Use the variable SCHEDULER_PARAMETERS
and define the same parameters you would use for srun
or
sbatch
.
Warning
The parameters --job-name
, --output
, and --wait
are handled by the GitLab runner and must
not be used. If used, the run will fail.
Tip
Make sure to set the --account
such that the allocation of HPC resources is accounted
correctly.
Example
The following YAML file defines a configuration section .test-job
, and two jobs,
test-job-alpha
and test-job-barnard
, extending from that. The two job share the
before_script
, script
, and after_script
configuration, but differ in the
tags
and SCHEDULER_PARAMETERS
. The test-job-alpha
and test-job-barnard
are
scheduled on the partition alpha
and partition barnard
, respectively.
.test-job:
before_script:
- date
- pwd
- hostname
script:
- date
- pwd
- hostname
after_script:
- date
- pwd
- hostname
id_tokens:
SITE_ID_TOKEN:
aud: https://gitlab.hrz.tu-chemnitz.de
test-job-alpha:
extends: .test-job
variables:
SCHEDULER_PARAMETERS: -p alpha
tags:
- alpha
test-job-barnard:
extends: .test-job
variables:
SCHEDULER_PARAMETERS: -p barnard
tags:
- barnard
Current Limitations¶
- Every runner job is currently limited to one hour. Once this time limit passes, the runner job gets canceled regardless of the requested runtime from Slurm. This time includes the waiting time for HPC resources.
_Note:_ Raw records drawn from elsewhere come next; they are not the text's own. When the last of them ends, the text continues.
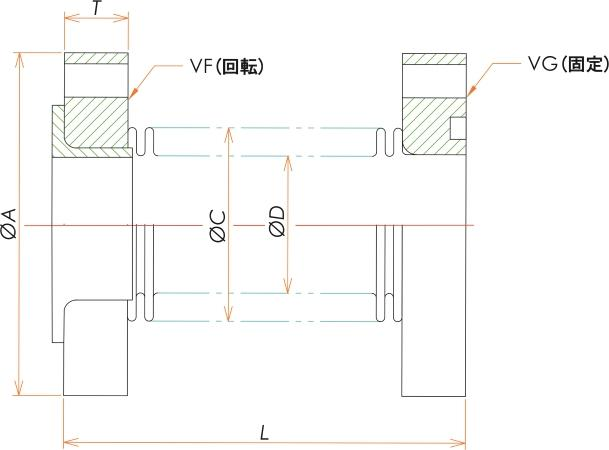 VF/VG25 成形ベローズ片側回転 L=65 寸法画像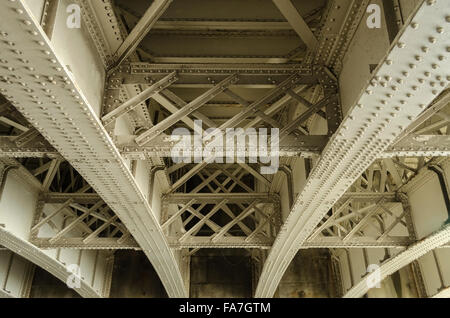 Underside of an old road bridge constructed of girders - Stock Photo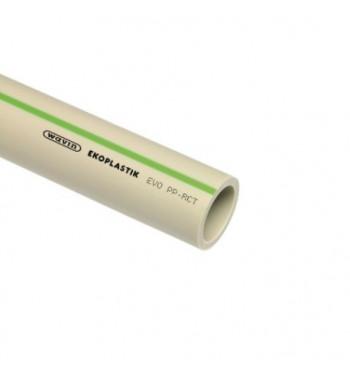 Teava PP-RCT EVO 25X2.8X4000 mm, S4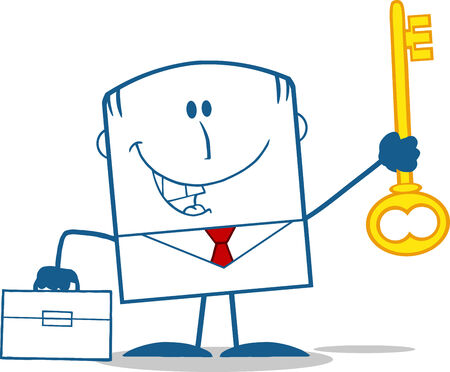 Happy Businessman With Briefcase Holding A Golden Key Monochrome Cartoon Character  Vector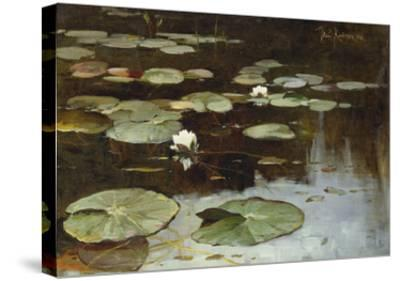 Water Lilies-Julius Sergius Klever-Stretched Canvas Print
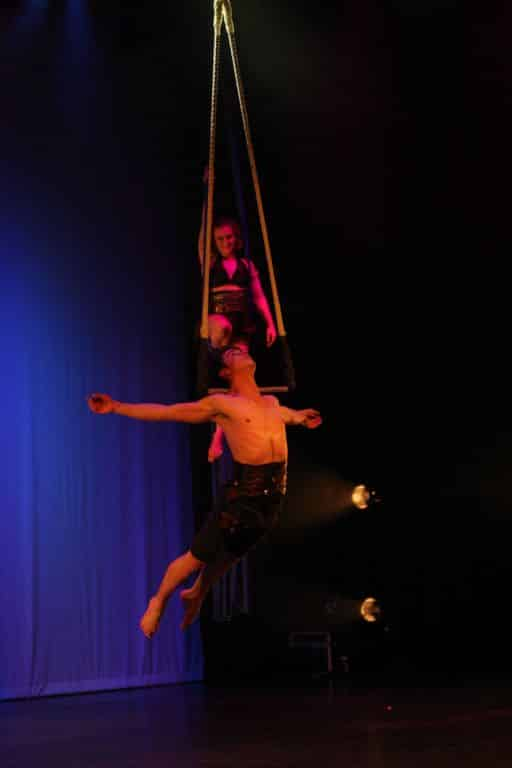 Numero-de-cirque-1.jpg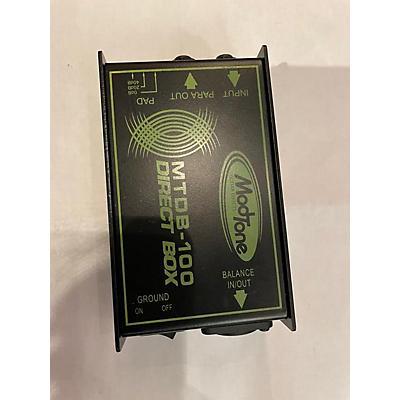 Modtone MTDB100 Direct Box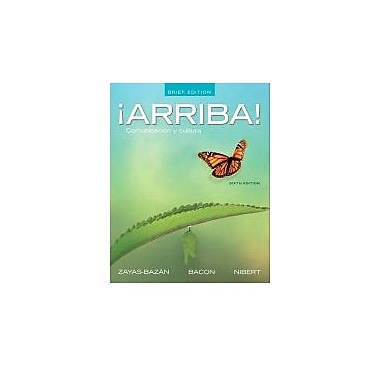 Arriba: Comunicacion y cultura w/Student Activities Manual & MySpanishLab & Pearson eText (Access Card), New (9780205203352)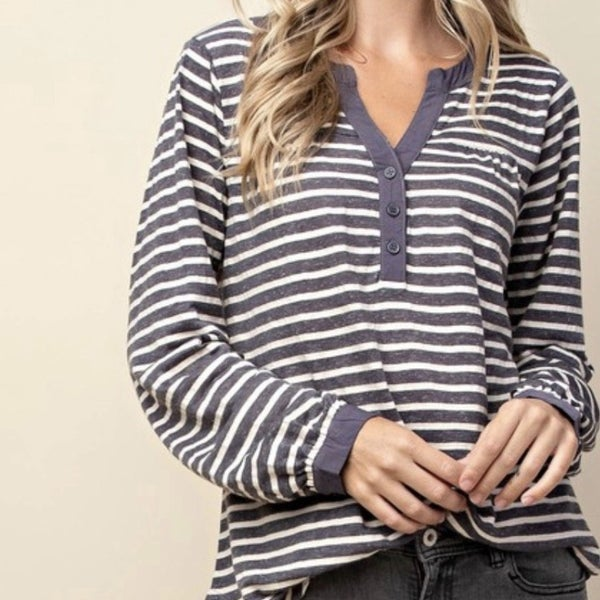 Denim Blue Stripe Top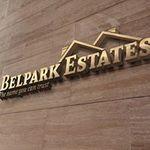 Belpark Estates Ltd profile image.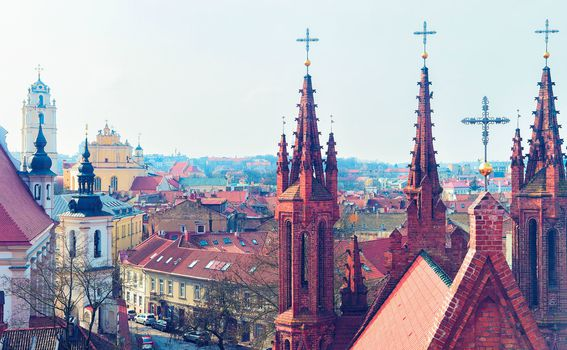 Vilnius - 5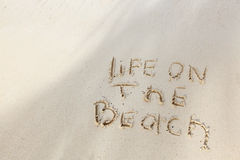 Life on the beach concept Stock Image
Pitfalls and Recommendations¶
-
While the
before_script
andscript
array of commands are executed on the allocated resources, theafter_script
runs on the GitLab runner node. We recommend that you do not useafter_script
. -
It is likely that all your runner jobs will be executed in a slightly different directory on the shared filesystem. Some build systems, for example CMake, expect that the configure and build is executed in the same directory. In this case, we recommend to use one job for configure and build.